- _Document text_
— BEGIN —
The TIA manages to draw a 40 pixel playfield from only 20 bits of playfield data by duplicating the playfield (the right side of the playfield displays the same data as the left side). It is possible to mirror the right side, and it is also possible to create an "asymmetrical playfield" - where the right and left sides of the playfield are NOT symmetrical. I'll leave you to figure out how to do that for now - we'll cover it in a future session. For now, we're just going to learn how to play with those 20 bits of TIA memory, and see what we can do with them.

 

Let's get right into it. Here's some sample code which introduces a few new TIA registers, and also (for the first time for us) uses a RAM location to store some temporary information (a variable!). There are three TIA playfield registers (two holding 8 bits of playfield data, and one holding the remaining 4 bits) - PF0, PF1, PF2. Today we're going to focus on just one of these TIA playfield registers, PF1, because it is the simplest to understand.

 

; '2600 for Newbies
; Session 13 - Playfield





               processor 6502

               include "vcs.h"

               include "macro.h"


;------------------------------------------------------------------------------



PATTERN         = $80                  ; storage location (1st byte in RAM)

TIMETOCHANGE    = 20                   ; speed of "animation" - change as desired
;------------------------------------------------------------------------------



               SEG

               ORG $F000



Reset



  ; Clear RAM and all TIA registers



               ldx #0 

               lda #0 

Clear           sta 0,x 

               inx 

               bne Clear



      ;------------------------------------------------

      ; Once-only initialisation...
— END —
- _Data segment_
— BEGIN —
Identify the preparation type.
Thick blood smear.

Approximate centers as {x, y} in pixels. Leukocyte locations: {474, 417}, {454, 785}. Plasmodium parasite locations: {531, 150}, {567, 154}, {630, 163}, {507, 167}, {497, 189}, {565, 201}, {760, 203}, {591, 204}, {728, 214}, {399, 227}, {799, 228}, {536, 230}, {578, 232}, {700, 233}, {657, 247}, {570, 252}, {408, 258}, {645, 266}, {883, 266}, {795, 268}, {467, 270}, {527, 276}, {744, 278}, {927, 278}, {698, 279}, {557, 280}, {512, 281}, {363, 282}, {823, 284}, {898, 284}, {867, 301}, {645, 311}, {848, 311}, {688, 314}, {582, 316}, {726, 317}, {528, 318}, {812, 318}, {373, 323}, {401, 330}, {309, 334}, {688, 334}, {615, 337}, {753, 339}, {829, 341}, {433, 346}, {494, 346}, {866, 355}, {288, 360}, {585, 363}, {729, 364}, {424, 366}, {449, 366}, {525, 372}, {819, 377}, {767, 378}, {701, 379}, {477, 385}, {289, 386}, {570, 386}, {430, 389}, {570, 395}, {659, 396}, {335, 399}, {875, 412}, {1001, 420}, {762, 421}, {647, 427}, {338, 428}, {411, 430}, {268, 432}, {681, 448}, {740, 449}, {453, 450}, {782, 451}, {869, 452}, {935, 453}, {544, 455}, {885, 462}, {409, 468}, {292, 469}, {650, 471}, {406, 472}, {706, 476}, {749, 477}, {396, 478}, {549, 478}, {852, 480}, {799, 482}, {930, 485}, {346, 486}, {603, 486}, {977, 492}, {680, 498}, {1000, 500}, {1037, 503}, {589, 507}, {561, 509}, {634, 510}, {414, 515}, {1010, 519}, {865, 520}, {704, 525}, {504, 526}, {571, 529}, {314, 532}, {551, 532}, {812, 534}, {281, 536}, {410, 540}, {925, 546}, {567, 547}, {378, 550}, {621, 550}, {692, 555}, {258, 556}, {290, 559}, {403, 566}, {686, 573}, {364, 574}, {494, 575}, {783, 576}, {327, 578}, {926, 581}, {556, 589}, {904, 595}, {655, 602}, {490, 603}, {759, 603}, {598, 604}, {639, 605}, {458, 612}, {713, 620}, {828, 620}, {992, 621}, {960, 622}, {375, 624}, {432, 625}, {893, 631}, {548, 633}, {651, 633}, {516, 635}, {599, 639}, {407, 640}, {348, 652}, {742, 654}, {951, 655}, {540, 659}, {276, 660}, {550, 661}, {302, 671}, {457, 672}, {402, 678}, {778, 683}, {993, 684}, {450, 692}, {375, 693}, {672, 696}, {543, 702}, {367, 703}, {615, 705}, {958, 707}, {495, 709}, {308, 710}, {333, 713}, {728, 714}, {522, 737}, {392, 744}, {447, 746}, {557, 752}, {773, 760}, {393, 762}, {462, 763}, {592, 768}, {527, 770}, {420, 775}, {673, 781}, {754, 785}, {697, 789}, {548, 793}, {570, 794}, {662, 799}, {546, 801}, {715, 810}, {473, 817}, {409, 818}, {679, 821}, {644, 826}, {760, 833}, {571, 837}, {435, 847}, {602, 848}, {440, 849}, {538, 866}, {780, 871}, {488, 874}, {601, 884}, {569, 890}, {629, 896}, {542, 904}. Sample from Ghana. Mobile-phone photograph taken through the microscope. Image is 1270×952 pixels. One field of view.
— END —
Can you rewrite everything in the playfield tutorial from "processor 6502" down to "byte in RAM)", replacing "PATTERN" with "PFDATA"?

- _Result of this task_
processor 6502

               include "vcs.h"

               include "macro.h"


;------------------------------------------------------------------------------



PFDATA         = $80                  ; storage location (1st byte in RAM)